The land must also come with all clearances, so builders do not lose time and money on overcoming bureaucratic hurdles. This includes earmarking areas for stone and sand mining so builders do not have to buy these from mafias. Doing this would cut building costs 20%, says HDFC chairman Deepak Parikh, bringing the cost of our flat to Rs 50 lakh.

Reducing black money in real estate deals will also cut prices at least 10%, reducing our flat to Rs 40-45 lakh. Mumbai has the best policies for this. Other cities can be made to adopt Mumbai's best practices under threat of losing their urban development funding from the Centre.

Also, almost half of all new flats are bought for investment, which inflates prices. To curb this, purchases of second or additional homes should be taxed 2%. Conversely, to incentivise genuine buyers, EMIs on self-occupied homes should be 125% tax deductible. This would lower the cost of owning a home between 10% and 30%.

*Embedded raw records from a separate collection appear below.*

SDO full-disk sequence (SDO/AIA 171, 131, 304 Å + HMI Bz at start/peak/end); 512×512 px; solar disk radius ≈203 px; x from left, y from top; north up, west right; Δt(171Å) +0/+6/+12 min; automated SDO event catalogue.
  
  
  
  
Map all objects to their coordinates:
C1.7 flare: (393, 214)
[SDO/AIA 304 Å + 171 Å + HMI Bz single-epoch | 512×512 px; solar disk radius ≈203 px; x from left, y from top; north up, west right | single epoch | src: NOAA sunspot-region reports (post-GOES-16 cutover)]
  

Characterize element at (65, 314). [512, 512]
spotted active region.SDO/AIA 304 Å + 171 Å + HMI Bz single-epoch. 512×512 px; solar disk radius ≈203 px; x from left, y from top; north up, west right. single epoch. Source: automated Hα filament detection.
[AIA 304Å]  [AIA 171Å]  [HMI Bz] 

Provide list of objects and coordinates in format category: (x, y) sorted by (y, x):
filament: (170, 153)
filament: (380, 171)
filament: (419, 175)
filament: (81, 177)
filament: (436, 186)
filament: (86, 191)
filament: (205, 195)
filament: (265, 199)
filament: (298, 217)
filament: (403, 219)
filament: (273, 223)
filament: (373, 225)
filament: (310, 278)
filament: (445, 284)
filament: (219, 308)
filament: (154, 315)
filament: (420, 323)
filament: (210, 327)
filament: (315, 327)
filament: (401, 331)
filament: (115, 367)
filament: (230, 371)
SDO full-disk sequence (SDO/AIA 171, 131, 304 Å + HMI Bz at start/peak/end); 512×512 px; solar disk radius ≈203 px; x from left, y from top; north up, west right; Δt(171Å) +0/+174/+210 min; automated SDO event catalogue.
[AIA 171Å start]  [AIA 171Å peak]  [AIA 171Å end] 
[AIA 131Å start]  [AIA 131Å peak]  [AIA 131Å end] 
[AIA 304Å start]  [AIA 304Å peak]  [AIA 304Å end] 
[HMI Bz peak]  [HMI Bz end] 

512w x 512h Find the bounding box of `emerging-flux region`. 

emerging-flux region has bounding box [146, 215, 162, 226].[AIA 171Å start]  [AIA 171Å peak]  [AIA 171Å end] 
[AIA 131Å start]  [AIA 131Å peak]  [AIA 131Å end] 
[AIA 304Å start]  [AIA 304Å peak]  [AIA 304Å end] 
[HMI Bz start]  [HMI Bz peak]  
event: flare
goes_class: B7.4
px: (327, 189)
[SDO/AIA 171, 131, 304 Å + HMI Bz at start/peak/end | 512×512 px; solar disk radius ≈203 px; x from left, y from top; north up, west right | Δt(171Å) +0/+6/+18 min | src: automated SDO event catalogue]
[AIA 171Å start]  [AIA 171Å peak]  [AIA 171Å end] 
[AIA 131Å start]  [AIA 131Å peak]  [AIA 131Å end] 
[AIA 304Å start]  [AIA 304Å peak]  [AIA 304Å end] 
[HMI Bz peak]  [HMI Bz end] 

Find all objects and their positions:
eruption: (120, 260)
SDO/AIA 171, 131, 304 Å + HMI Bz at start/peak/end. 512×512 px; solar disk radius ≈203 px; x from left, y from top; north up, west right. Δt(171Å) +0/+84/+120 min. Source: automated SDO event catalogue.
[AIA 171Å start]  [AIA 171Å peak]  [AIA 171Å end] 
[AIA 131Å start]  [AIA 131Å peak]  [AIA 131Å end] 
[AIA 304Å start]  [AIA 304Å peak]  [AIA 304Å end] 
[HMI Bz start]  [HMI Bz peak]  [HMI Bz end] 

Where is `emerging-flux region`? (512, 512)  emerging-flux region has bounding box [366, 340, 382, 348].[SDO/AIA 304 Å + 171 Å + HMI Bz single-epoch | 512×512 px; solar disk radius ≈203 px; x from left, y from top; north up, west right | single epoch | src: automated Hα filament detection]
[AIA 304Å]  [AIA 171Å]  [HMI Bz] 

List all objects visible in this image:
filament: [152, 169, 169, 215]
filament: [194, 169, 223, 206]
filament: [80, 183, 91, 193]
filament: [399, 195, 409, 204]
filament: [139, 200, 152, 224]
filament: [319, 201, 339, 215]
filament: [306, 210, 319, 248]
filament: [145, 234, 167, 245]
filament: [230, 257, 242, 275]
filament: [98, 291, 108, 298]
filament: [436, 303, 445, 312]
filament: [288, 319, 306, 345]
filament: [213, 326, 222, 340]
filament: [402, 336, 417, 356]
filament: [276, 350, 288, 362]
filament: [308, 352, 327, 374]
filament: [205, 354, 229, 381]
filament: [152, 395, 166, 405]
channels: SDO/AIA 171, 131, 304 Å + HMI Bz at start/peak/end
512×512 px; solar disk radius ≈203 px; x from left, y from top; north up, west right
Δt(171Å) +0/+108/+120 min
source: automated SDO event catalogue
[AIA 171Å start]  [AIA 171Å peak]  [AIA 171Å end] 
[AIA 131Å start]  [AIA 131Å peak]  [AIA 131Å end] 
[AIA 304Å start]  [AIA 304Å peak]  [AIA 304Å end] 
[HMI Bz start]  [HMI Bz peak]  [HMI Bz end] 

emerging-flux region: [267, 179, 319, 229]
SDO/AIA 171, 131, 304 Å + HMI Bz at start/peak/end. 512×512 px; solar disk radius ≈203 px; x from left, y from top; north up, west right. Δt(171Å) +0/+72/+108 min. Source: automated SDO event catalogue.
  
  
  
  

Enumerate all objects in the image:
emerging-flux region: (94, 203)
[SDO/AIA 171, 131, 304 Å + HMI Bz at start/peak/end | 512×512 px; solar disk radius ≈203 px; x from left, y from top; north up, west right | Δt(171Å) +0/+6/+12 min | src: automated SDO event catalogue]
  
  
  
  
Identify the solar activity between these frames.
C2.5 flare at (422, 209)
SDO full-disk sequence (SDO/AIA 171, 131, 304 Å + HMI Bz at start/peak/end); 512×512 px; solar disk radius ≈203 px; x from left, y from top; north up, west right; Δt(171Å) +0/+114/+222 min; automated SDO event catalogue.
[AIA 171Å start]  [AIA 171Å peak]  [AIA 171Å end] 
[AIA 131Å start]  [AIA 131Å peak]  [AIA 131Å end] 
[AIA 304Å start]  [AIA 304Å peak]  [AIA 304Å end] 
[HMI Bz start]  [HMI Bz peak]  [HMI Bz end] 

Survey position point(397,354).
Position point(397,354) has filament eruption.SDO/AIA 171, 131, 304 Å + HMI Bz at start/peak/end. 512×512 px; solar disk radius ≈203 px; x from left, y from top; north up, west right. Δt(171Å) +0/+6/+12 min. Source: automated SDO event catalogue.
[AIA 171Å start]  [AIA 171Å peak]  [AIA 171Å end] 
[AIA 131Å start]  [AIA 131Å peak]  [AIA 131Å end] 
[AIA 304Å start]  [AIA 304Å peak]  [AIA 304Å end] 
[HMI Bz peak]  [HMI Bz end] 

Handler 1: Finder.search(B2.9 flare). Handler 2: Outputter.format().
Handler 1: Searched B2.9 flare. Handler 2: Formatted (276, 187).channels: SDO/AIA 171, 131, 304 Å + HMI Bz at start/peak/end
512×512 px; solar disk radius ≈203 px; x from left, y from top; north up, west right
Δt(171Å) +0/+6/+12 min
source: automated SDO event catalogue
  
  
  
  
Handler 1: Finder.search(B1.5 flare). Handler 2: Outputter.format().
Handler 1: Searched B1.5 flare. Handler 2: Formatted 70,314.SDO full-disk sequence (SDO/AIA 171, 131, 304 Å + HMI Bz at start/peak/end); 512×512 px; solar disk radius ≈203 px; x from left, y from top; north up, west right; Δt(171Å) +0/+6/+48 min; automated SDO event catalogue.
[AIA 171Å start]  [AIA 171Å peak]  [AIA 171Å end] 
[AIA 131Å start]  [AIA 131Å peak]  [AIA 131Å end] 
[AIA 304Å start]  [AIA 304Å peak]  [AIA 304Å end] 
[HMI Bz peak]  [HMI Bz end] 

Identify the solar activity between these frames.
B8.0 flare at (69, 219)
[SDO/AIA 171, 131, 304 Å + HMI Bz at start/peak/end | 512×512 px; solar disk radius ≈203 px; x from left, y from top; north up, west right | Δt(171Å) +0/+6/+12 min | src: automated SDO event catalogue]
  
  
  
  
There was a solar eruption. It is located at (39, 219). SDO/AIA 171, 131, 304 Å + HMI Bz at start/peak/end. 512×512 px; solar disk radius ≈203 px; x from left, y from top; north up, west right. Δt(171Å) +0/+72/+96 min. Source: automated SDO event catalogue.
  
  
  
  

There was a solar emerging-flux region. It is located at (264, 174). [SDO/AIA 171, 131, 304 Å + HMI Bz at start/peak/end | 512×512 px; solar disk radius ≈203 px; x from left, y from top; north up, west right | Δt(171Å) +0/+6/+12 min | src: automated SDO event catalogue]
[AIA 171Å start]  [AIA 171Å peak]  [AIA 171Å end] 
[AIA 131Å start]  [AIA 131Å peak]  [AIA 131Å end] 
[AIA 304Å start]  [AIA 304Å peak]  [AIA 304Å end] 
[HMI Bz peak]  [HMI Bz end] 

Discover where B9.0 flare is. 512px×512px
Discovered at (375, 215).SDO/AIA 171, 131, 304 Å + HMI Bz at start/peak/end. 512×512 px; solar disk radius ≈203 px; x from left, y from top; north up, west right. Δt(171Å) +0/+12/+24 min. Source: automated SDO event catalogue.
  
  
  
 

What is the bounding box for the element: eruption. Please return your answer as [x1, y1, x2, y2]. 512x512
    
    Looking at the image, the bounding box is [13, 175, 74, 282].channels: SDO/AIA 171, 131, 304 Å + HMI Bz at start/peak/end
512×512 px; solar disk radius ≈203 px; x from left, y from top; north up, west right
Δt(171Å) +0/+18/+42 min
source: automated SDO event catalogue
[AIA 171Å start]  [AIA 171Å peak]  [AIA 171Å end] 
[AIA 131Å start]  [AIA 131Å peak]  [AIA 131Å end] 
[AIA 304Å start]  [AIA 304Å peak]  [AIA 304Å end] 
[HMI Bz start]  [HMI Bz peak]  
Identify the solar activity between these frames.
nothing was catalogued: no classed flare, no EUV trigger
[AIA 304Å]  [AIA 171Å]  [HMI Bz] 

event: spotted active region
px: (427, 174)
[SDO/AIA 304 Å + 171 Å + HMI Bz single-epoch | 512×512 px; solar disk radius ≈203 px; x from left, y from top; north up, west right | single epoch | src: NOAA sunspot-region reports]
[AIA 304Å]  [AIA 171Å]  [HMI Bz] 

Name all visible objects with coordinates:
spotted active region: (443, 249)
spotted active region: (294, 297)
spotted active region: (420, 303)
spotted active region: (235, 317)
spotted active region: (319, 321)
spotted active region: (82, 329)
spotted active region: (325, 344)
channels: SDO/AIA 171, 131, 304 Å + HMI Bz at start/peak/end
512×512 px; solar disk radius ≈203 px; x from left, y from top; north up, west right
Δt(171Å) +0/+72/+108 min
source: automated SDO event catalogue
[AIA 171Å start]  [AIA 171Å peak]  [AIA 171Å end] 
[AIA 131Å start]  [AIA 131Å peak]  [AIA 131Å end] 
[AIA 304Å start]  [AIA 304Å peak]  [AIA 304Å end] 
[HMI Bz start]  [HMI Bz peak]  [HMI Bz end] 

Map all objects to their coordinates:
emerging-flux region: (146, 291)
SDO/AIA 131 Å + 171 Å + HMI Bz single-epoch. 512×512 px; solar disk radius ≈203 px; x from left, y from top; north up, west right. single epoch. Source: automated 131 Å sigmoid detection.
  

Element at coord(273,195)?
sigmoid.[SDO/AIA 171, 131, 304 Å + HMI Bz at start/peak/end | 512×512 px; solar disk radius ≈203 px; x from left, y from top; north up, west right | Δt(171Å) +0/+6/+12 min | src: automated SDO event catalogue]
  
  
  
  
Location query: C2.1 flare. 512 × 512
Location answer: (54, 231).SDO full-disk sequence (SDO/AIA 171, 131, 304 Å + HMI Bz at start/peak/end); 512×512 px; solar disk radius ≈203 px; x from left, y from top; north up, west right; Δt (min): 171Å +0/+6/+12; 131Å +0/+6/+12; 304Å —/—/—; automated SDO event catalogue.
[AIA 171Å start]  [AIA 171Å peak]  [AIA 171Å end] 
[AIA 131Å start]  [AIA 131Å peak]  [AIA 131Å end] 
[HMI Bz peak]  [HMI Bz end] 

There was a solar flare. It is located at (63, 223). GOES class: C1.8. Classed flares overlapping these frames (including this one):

Another reason land is expensive is that India is short of it. India's people-to-land ratio is 750 people per sq km, one of the highest in the world. India just cannot afford sprawling low-rise cities like Delhi. Cities must move to vertical rather than horizontal expansion even if it means investing more in public transport, power supply, sewage etc. Horizontal expansion is what is leading cities to encroach onto surrounding agricultural land, which isn't sustainable if India is to feed 1.2 billion people. State governments must earmark land for farming, housing and industry and changing this land-use, a favourite pastime of the builder-babu cabal, must take the direct sanction of Chief Ministers.

Lastly, it is time to recognise real estate as an industry. This will allow banks to lend to builders and help genuine entrepreneurs enter the business.

All of the above is do-able if the will exists. Doing it can reduce home prices 40-50%, which will boost both homeownership and economic growth.

Ignoring the mess in real estate, or worse, caving in to vested interests and myopic economists itching to boost land prices, will create economic, ecological and sociological problems that will reverberate for centuries.